Sadly time was a bit precious so we attempted a simple multi-cache just 2 miles from home. Normally we are wary of multis (especially those over 3 or 4 stages, as we invariably go wrong). However this one had a single stage, the questions seemed easy and the cache had received over 20 favourite points (out of 140 finds).


We drove to a car park near Crowthorne on the edge of Swinley Forest. The car park was full! Dog walkers a plenty! We inched our way into a space (avoiding the toddlers and dogs as we parked) and set off. We noticed that a dog search and rescue team were setting up, but given the frenetic nature of the car park we didn’t have time to find out more.

Walking down one of Swinley Forest’s sandy tracks we were accompanied by at least 3 dog owners and 6 dogs. This is when we realised we were perhaps heading on a slightly longer route to our first target, a former Nuclear Bunker.

We turned away from the dogs quite quickly and then passed pine and fir trees we helped to plant 4 years previously (following the great Swinley Forest fire when over 100,000 trees were lost). We turned back to take a photo and suddenly a deer ran across the path where we had been seconds before. Then another!


A lovely sight, and one we’d have missed if we hadn’t left the car park from the wrong exit or indeed looked back at the moment.

Britain is littered with Nuclear Bunkers built primarily during the Cold War, now most have been decommissioned. Mr Hg137 has lived within 5 miles of this site for most of his life and never known of its existence.

The remains of the bunker

The remains of the bunker


What remains in Swinley Forest is a small hole in the ground, filled in with concrete.
To locate the final location of the cache, various questions were asked about the hole, and what can be seen in the neighbourhood. Then its a short walk to find the final cache closer to the centre of Crowthorne. Although this was only a 35mm film container, much thought has been made with its placement.
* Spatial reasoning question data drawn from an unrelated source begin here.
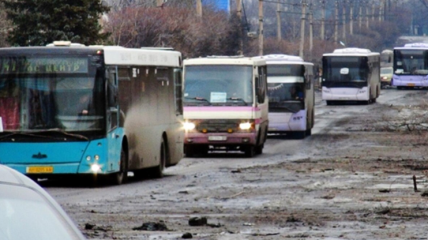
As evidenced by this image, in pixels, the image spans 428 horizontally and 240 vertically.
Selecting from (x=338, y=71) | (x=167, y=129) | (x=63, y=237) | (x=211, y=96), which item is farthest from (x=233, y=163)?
(x=338, y=71)

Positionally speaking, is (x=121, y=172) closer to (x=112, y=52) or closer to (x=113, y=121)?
(x=113, y=121)

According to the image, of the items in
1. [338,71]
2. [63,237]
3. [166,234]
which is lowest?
[338,71]

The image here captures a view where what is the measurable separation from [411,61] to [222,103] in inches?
2236

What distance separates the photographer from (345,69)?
63.9 metres

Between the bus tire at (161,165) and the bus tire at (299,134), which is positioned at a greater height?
the bus tire at (161,165)

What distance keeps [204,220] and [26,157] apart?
670cm

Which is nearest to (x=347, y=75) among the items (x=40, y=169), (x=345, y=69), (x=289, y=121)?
(x=345, y=69)

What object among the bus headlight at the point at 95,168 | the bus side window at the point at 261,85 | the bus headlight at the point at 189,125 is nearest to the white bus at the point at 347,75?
the bus side window at the point at 261,85

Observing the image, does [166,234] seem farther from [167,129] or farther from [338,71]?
[338,71]

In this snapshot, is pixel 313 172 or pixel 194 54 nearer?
pixel 313 172

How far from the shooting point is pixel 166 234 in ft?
40.6

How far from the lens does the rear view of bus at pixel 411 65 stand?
83.6m

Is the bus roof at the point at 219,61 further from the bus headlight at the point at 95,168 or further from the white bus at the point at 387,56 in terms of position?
the white bus at the point at 387,56

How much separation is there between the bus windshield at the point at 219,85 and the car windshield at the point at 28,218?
80.0ft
We arrived back at the car park – much, much quieter now… but the search and rescue dog team had not left! They were about to undertake a training exercise and had sent a ‘dogsbody’ off to hide. Apparently the lowland search and rescue dogs are called out about once every fortnight primarily to look for Amnesia/Alzheimer’s/elderly people who have wandered off. (www.k9-sar.com)

Lexi posing for a photo, before her work starts

Lexi posing for a photo, before her work starts


Before Lexi went off to find the ‘dogsbody’ she kindly posed for a photo and we gave a donation too… one never knows when we are lost (!) and may just need the assistance of search and rescue.

So despite cache 1300 being only a 35mm film canister a bunker, a dog and a deer made it a truly memorable experience!